"But we're still stealing horses, Pete."
"Yuh still want me to pay Torrance, the ole sinner, fer horses he knew was stole when he bought 'em?" He frowned. "If yuh say so when I got the money myself, I'll give him the ten bucks a head he paid me fer 'em las' year . . . but I'm sure goin' to git them horses back fust the way they come, an' I'm not goin' to take any o' your money. Anyway he wudn't sell fer ten bucks."
"The Police never forgive," she sighed.
The half breed leaned thoughtfully against a tree, chewing the twig.
"I kind o' feel, Mira," he said presently, "th' Inspector's got feelin's some bigger'n that furrin sign he faces every day over his desk, 'maintins he drut,'[1] ur suthin' like that. He's a bully P'liceman, but he's a bully sight better friend, I'm gamblin'. Have any trouble this trip?"
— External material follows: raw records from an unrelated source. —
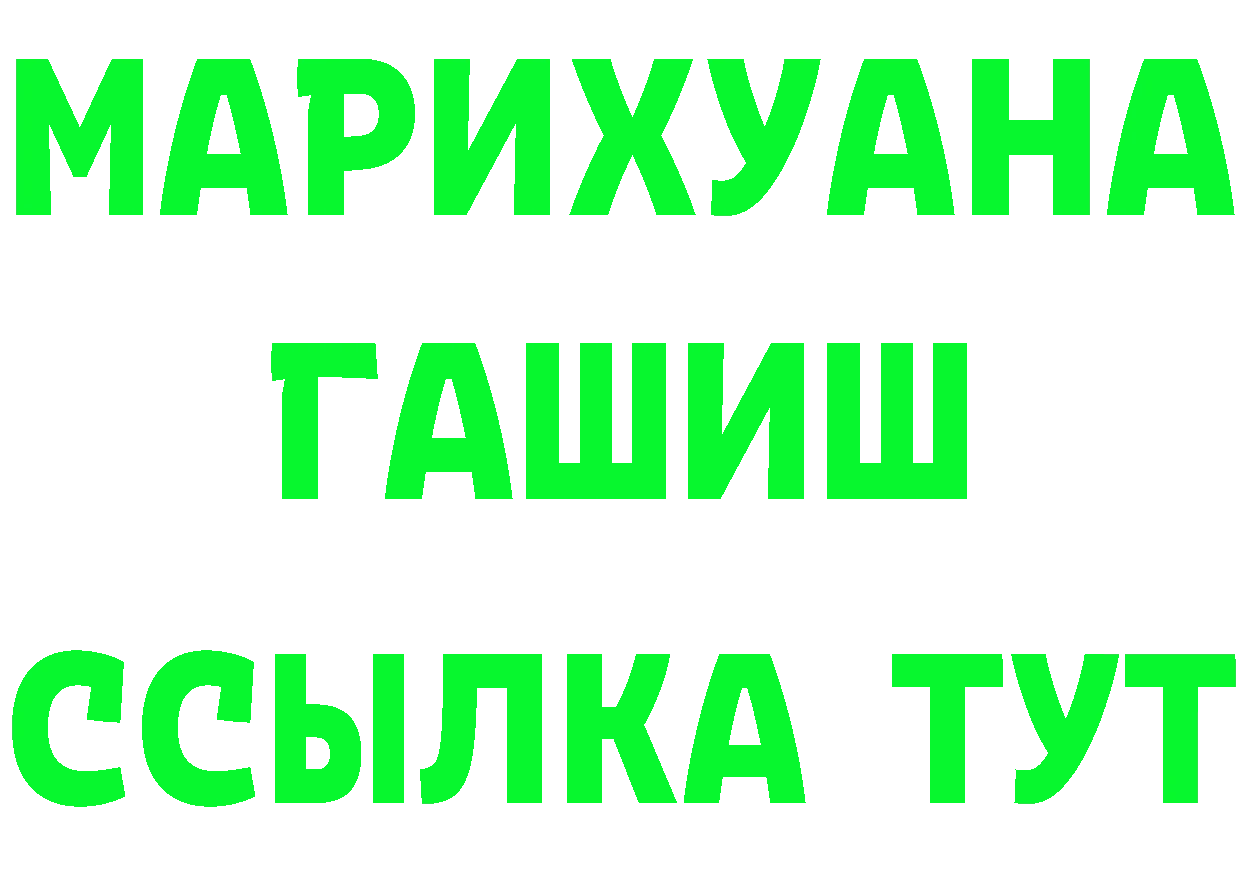 МАРИХУАНА
ГАШИШ
ССЫЛКА ТУТ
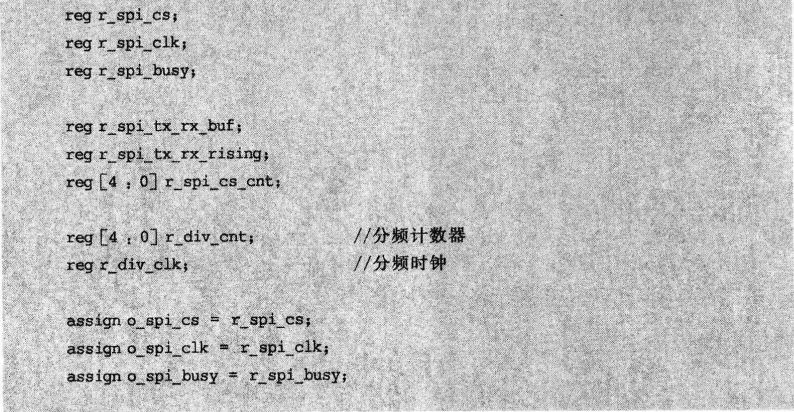 reg r_spi_cs;
reg r_spi_clk;
reg r_spi_busy;

reg r_spi_tx_rx_buf;
reg r_spi_tx_rx_rising;
reg [4 : 0] r_spi_cs_cnt;

reg [4 : 0] r_div_cnt; //分频计数器
reg r_div_clk; //分频时钟

assign o_spi_cs = r_spi_cs;
assign o_spi_clk = r_spi_clk;
assign o_spi_busy = r_spi_busy;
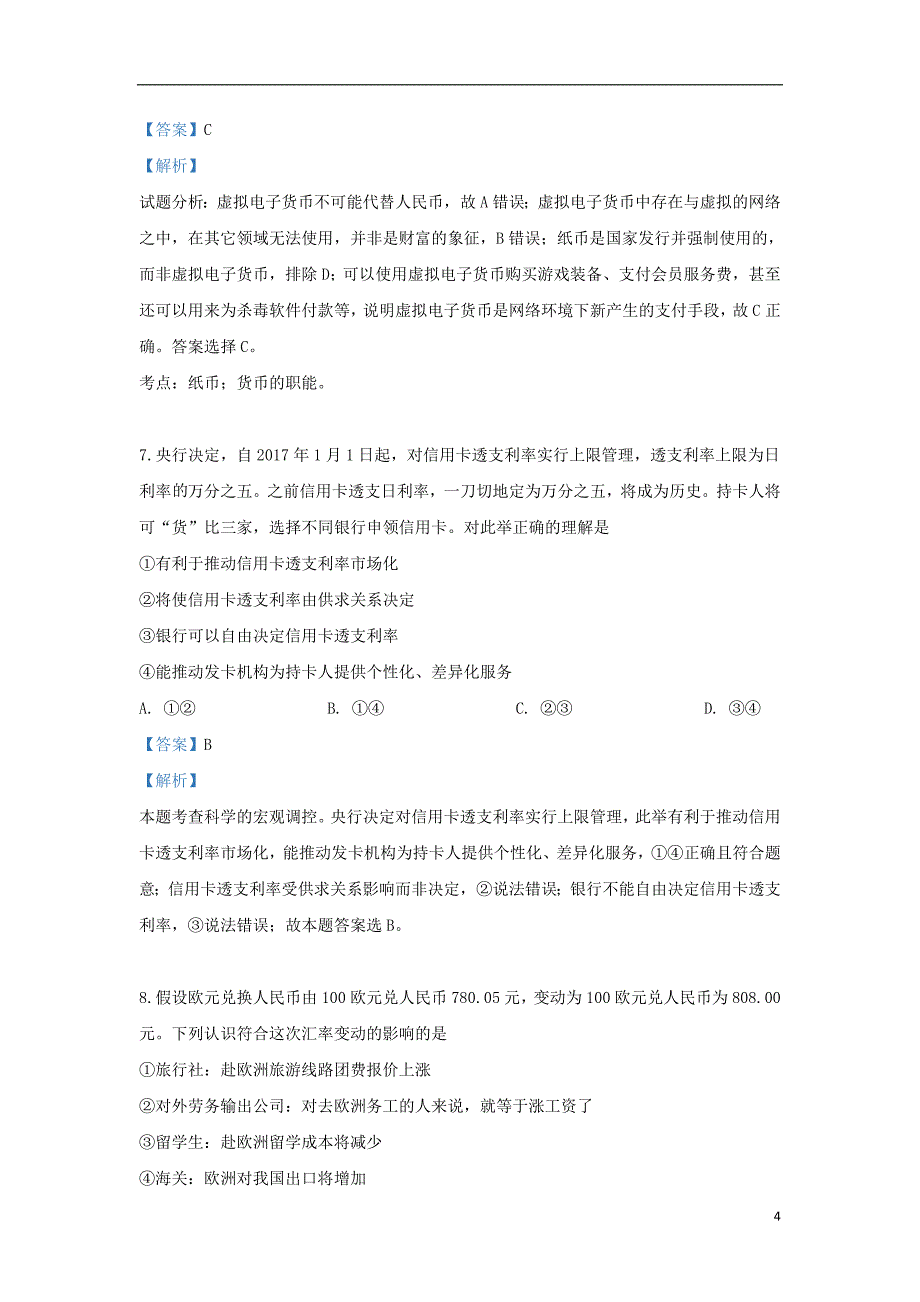 【答案】C

【解析】

试题分析：虚拟电子货币不可能代替人民币，故A错误；虚拟电子货币中存在与虚拟的网络之中，在其它领域无法使用，并非是财富的象征，B错误；纸币是国家发行并强制使用的，而非虚拟电子货币，排除D；可以使用虚拟电子货币购买游戏装备、支付会员服务费，甚至还可以用来为杀毒软件付款等，说明虚拟电子货币是网络环境下新产生的支付手段，故C正确。答案选择C。

考点：纸币；货币的职能。

7.央行决定，自2017年1月1日起，对信用卡透支利率实行上限管理，透支利率上限为日利率的万分之五。之前信用卡透支日利率，一刀切地定为万分之五，将成为历史。持卡人将可“货”比三家，选择不同银行申领信用卡。对此举正确的理解是

①有利于推动信用卡透支利率市场化

②将使信用卡透支利率由供求关系决定

③银行可以自由决定信用卡透支利率

④能推动发卡机构为持卡人提供个性化、差异化服务

A. ①②　　B. ①④　　C. ②③　　D. ③④

【答案】B

【解析】

本题考查科学的宏观调控。央行决定对信用卡透支利率实行上限管理，此举有利于推动信用卡透支利率市场化，能推动发卡机构为持卡人提供个性化、差异化服务，①④正确且符合题意；信用卡透支利率受供求关系影响而非决定，②说法错误；银行不能自由决定信用卡透支利率，③说法错误；故本题答案选B。

8.假设欧元兑换人民币由100欧元兑人民币780.05元，变动为100欧元兑人民币为808.00元。下列认识符合这次汇率变动的影响的是

①旅行社：赴欧洲旅游线路团费报价上涨

②对外劳务输出公司：对去欧洲务工的人来说，就等于涨工资了

③留学生：赴欧洲留学成本将减少

④海关：欧洲对我国出口将增加

4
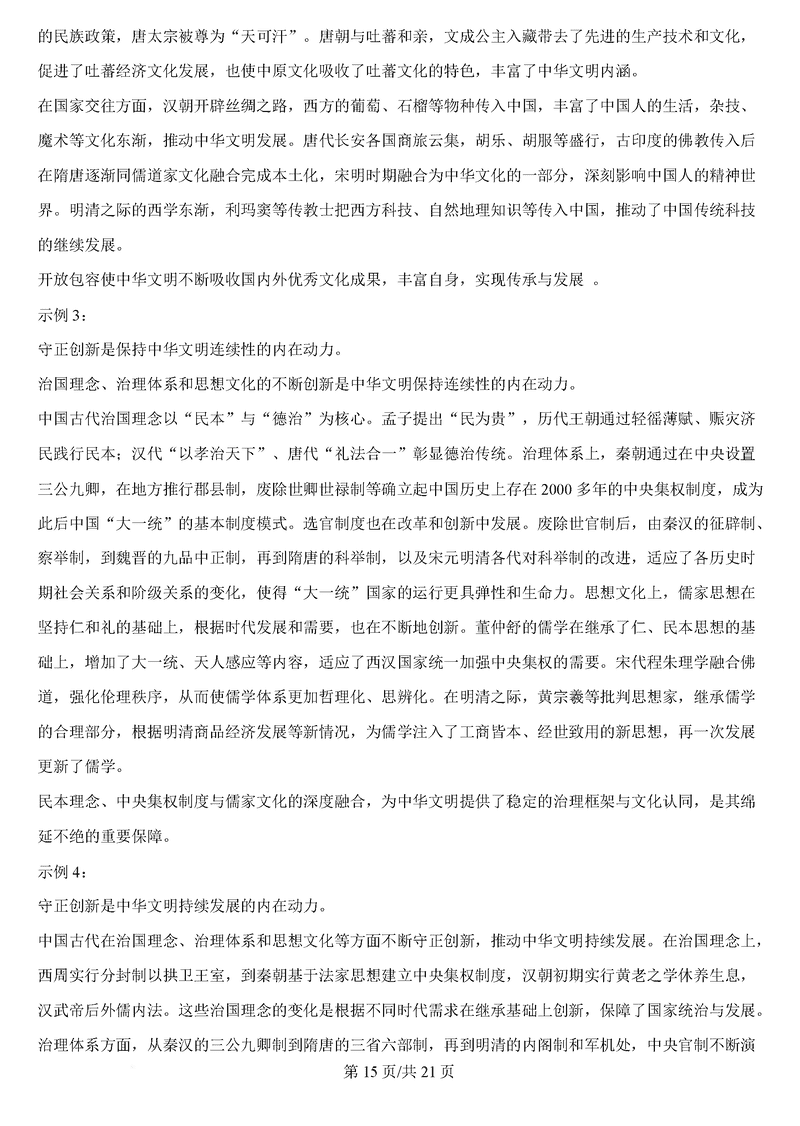 的民族政策，唐太宗被尊为“天可汗”。唐朝与吐蕃和亲，文成公主入藏带去了先进的生产技术和文化，促进了吐蕃经济文化发展，也使中原文化吸收了吐蕃文化的特色，丰富了中华文明内涵。

在国家交往方面，汉朝开辟丝绸之路，西方的葡萄、石榴等物种传入中国，丰富了中国人的生活，杂技、魔术等文化东渐，推动中华文明发展。唐代长安各国商旅云集，胡乐、胡服等盛行，古印度的佛教传入后在隋唐逐渐同儒道家文化融合完成本土化，宋明时期融合为中华文化的一部分，深刻影响中国人的精神世界。明清之际的西学东渐，利玛窦等传教士把西方科技、自然地理知识等传入中国，推动了中国传统科技的继续发展。

开放包容使中华文明不断吸收国内外优秀文化成果，丰富自身，实现传承与发展 。

示例 3：

守正创新是保持中华文明连续性的内在动力。

治国理念、治理体系和思想文化的不断创新是中华文明保持连续性的内在动力。

中国古代治国理念以“民本”与“德治”为核心。孟子提出“民为贵”，历代王朝通过轻徭薄赋、赈灾济民践行民本；汉代“以孝治天下”、唐代“礼法合一”彰显德治传统。治理体系上，秦朝通过在中央设置三公九卿，在地方推行郡县制，废除世卿世禄制等确立起中国历史上存在 2000 多年的中央集权制度，成为此后中国“大一统”的基本制度模式。选官制度也在改革和创新中发展。废除世官制后，由秦汉的征辟制、察举制，到魏晋的九品中正制，再到隋唐的科举制，以及宋元明清各代对科举制的改进，适应了各历史时期社会关系和阶级关系的变化，使得“大一统”国家的运行更具弹性和生命力。思想文化上，儒家思想在坚持仁和礼的基础上，根据时代发展和需要，也在不断地创新。董仲舒的儒学在继承了仁、民本思想的基础上，增加了大一统、天人感应等内容，适应了西汉国家统一加强中央集权的需要。宋代程朱理学融合佛道，强化伦理秩序，从而使儒学体系更加哲理化、思辨化。在明清之际，黄宗羲等批判思想家，继承儒学的合理部分，根据明清商品经济发展等新情况，为儒学注入了工商皆本、经世致用的新思想，再一次发展更新了儒学。

民本理念、中央集权制度与儒家文化的深度融合，为中华文明提供了稳定的治理框架与文化认同，是其绵延不绝的重要保障。

示例 4：

守正创新是中华文明持续发展的内在动力。

中国古代在治国理念、治理体系和思想文化等方面不断守正创新，推动中华文明持续发展。在治国理念上，西周实行分封制以拱卫王室，到秦朝基于法家思想建立中央集权制度，汉朝初期实行黄老之学休养生息，汉武帝后外儒内法。这些治国理念的变化是根据不同时代需求在继承基础上创新，保障了国家统治与发展。

治理体系方面，从秦汉的三公九卿制到隋唐的三省六部制，再到明清的内阁制和军机处，中央官制不断演

第 15 页/共 21 页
She threw aside her melancholy. "The two corrals this side of the Red Deer are falling to pieces. Whiskers and Juno and I managed to keep them in at nights, but we couldn't do it again, I'm afraid. I used the old ford near the H-Lazy-Z; the water was too high to risk the other. Of course I crossed at night. Met a farmer just over the railway, but it was too dark to mean anything. Bert is having an easy time with the bunch in the Hills, but we moved them further east. He's saw the Police poking about the Hills a lot, specially Sergeant Mahon. . . . I'll be glad when it's over, Pete. Things has gone too easy for a long time. Something always turns up to spoil things."
"Didn't the raft 'most get away on us in the rapids? Ain't that 'nough to happen?"
"I wasn't scared a bit," she said. "I knew you'd get us through."
"Swizzled if I did," he laughed. "I was skeered stiff."
"Well, you fooled me," patting his cheek with loving incredulity.